AANGELEVERDE TEKST
____
Hoe vaak er vervolgens ook echt leven ontstaat is ook niet duidelijk. Wel weten we dat de wanneer de juiste elementen in de ruimte aanwezig zijn er zelfs op los in de ruimte zwevende rotsbrokken vrij spontaan aminozuren worden gevormd die de allereerste basis vormden voor het leven op aarde. Zo is ons eigen DNA opgebouwd uit dezelfde aminozuren de we ook in neergestorte meteorieten vinden. De benodigde chemische elementen (koolstof, zuurstof, stikstof etc.) worden gevormd bij supernova-explosies die vaak de aanleiding zijn voor verdere stervorming, dus deze elementen zullen waarschijnlijk heel vaak op andere planeten aanwezig zijn. Ook weten we dat het leven op aarde vrijwel direct is begonnen toen de omstandigheden ook maar enigszins geschikt waren. Het daadwerkelijk ontstaan van leven als de omstandigheden goed zijn lijkt dus bijna een kwestie van wat tijd. Maar we hebben hiervoor maar één voorbeeld en dat zijn we zelf. Wetenschappelijk mag je daar dan eigenlijk geen conclusies uit trekken. Ook hier missen we dus het juiste getal.

Stromatolieten, de oudste nog terug te vinden levensvorm op
aarde komen hier al zo'n 4 miljard jaar voor. Gelukkig is de evolutie
niet daar blijven steken.
____
Items uit de verzameling
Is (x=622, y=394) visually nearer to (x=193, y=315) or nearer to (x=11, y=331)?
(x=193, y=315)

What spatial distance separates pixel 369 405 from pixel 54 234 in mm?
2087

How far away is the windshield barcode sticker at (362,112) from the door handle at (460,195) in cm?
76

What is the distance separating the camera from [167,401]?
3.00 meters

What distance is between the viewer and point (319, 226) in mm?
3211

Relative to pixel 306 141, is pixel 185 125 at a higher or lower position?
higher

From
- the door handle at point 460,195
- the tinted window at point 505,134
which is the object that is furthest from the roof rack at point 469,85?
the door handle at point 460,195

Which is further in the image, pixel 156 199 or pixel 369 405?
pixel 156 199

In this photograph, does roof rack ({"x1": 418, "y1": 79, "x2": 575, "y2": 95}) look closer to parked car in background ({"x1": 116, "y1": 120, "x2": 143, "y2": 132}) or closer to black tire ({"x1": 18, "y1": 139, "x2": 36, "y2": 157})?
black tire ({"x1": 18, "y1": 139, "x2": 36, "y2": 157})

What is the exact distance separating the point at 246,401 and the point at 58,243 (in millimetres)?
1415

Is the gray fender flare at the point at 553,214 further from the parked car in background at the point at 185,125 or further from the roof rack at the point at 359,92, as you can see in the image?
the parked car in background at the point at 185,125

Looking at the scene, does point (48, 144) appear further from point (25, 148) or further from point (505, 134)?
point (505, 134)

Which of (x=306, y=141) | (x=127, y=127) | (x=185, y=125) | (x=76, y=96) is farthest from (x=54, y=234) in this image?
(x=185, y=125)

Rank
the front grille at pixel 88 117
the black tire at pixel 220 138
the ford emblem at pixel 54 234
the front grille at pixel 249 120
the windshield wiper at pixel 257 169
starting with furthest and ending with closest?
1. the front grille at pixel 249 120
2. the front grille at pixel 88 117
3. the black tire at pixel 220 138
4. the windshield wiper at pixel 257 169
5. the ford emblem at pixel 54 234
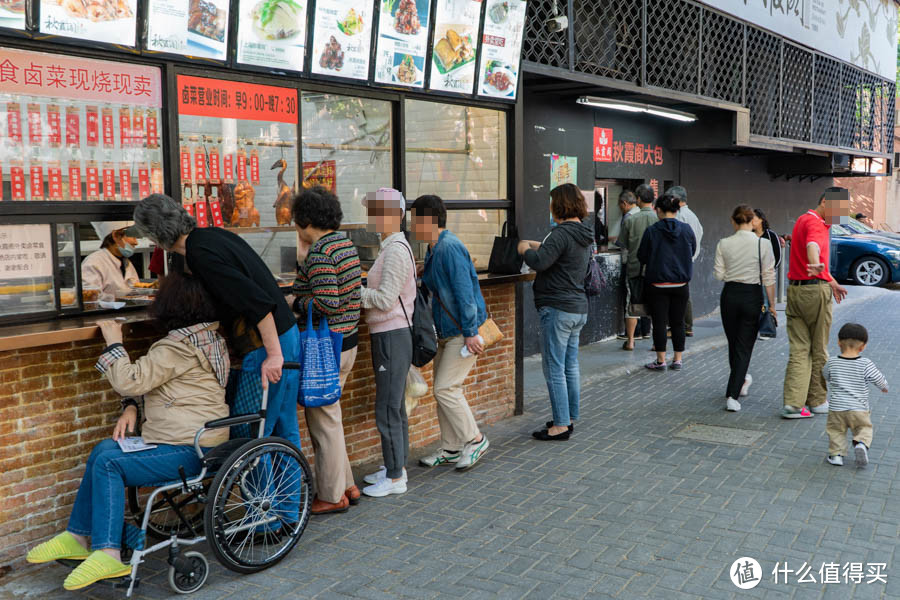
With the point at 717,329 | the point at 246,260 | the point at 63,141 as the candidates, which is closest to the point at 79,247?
the point at 63,141

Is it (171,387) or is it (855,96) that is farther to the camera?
(855,96)

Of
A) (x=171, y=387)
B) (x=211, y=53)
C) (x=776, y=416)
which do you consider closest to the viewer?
(x=171, y=387)

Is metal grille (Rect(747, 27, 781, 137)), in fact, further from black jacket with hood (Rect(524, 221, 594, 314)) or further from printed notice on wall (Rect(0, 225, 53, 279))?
printed notice on wall (Rect(0, 225, 53, 279))

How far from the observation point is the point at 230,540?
413cm

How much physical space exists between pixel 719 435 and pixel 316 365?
3551mm

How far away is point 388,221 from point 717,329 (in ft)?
27.3

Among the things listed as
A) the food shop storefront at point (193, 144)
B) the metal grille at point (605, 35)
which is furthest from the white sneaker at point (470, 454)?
the metal grille at point (605, 35)

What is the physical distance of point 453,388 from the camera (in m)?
5.74

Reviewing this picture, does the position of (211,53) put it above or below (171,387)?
above

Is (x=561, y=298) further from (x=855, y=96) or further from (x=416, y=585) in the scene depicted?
(x=855, y=96)

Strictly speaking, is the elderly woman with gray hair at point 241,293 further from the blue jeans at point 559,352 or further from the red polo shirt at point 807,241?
the red polo shirt at point 807,241

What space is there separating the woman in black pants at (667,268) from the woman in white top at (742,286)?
4.15ft

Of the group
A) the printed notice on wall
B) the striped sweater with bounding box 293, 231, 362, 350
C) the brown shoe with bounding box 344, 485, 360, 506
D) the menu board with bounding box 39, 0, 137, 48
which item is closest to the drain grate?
the brown shoe with bounding box 344, 485, 360, 506

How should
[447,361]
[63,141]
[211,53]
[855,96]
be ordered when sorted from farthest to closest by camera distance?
[855,96] < [447,361] < [211,53] < [63,141]
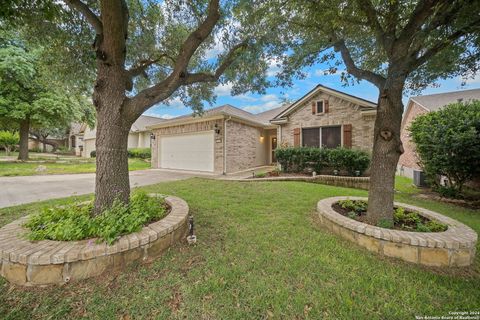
____
OPDRACHT A
Welke chemische elementen staan in de tekst over het ontstaan van leven tussen haakjes vermeld? Noem ze allemaal.
OPDRACHT B
Geef bij elk van de volgende beweringen aan of deze overeenstemt met de tekst over het ontstaan van leven, en citeer de doorslaggevende woorden:
(i) De benodigde chemische elementen ontstaan bij supernova-explosies.
(ii) Stromatolieten komen al zo'n 2 miljard jaar op aarde voor.
(iii) Er zijn vele voorbeelden bekend van het ontstaan van leven.
OPDRACHT C
Neem uit de tekst over het ontstaan van leven letterlijk het gedeelte over vanaf "Stromatolieten, de oudste" tot en met "daar blijven steken.".

ANTWOORD A
koolstof, zuurstof, stikstof

ANTWOORD B
(i) Ja: "De benodigde chemische elementen (koolstof, zuurstof, stikstof etc.) worden gevormd bij supernova-explosies"
(ii) Nee: "komen hier al zo'n 4 miljard jaar voor"
(iii) Nee: "Maar we hebben hiervoor maar één voorbeeld en dat zijn we zelf."

ANTWOORD C
Stromatolieten, de oudste nog terug te vinden levensvorm op
aarde komen hier al zo'n 4 miljard jaar voor. Gelukkig is de evolutie
niet daar blijven steken.